— Start of SUPPLIED MATERIAL —

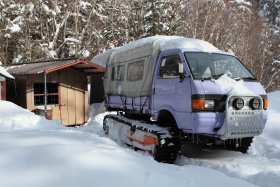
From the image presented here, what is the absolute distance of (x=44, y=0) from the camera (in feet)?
102

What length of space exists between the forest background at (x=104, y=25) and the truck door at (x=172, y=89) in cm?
2005

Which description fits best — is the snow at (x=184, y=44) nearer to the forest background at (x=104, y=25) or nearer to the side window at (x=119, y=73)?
the side window at (x=119, y=73)

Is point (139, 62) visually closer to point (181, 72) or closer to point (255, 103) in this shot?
point (181, 72)

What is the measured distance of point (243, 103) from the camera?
774cm

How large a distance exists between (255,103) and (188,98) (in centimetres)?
145

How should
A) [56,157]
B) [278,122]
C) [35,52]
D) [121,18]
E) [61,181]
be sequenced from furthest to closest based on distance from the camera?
[121,18] → [35,52] → [278,122] → [56,157] → [61,181]

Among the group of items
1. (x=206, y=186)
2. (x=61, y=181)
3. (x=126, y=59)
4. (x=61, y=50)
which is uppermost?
(x=61, y=50)

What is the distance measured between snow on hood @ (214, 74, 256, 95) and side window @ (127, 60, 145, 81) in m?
2.79

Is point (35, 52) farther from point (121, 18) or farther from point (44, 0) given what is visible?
point (121, 18)

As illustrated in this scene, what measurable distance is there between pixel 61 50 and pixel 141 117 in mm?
23033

— End of SUPPLIED MATERIAL —

## WORK TO COMPLETE
Put every line of the records above into a JSON list of strings, one string per line, leaving out blank lines and the picture lines.

## SOLUTION TO THIS TASK
[
  "From the image presented here, what is the absolute distance of (x=44, y=0) from the camera (in feet)?",
  "102",
  "What length of space exists between the forest background at (x=104, y=25) and the truck door at (x=172, y=89) in cm?",
  "2005",
  "Which description fits best — is the snow at (x=184, y=44) nearer to the forest background at (x=104, y=25) or nearer to the side window at (x=119, y=73)?",
  "the side window at (x=119, y=73)",
  "Is point (139, 62) visually closer to point (181, 72) or closer to point (255, 103) in this shot?",
  "point (181, 72)",
  "What is the measured distance of point (243, 103) from the camera?",
  "774cm",
  "How large a distance exists between (255,103) and (188,98) (in centimetres)?",
  "145",
  "How should",
  "A) [56,157]",
  "B) [278,122]",
  "C) [35,52]",
  "D) [121,18]",
  "E) [61,181]",
  "be sequenced from furthest to closest based on distance from the camera?",
  "[121,18] → [35,52] → [278,122] → [56,157] → [61,181]",
  "Among the group of items",
  "1. (x=206, y=186)",
  "2. (x=61, y=181)",
  "3. (x=126, y=59)",
  "4. (x=61, y=50)",
  "which is uppermost?",
  "(x=61, y=50)",
  "What is the distance measured between snow on hood @ (214, 74, 256, 95) and side window @ (127, 60, 145, 81) in m?",
  "2.79",
  "Is point (35, 52) farther from point (121, 18) or farther from point (44, 0) given what is visible?",
  "point (121, 18)",
  "As illustrated in this scene, what measurable distance is there between pixel 61 50 and pixel 141 117 in mm?",
  "23033"
]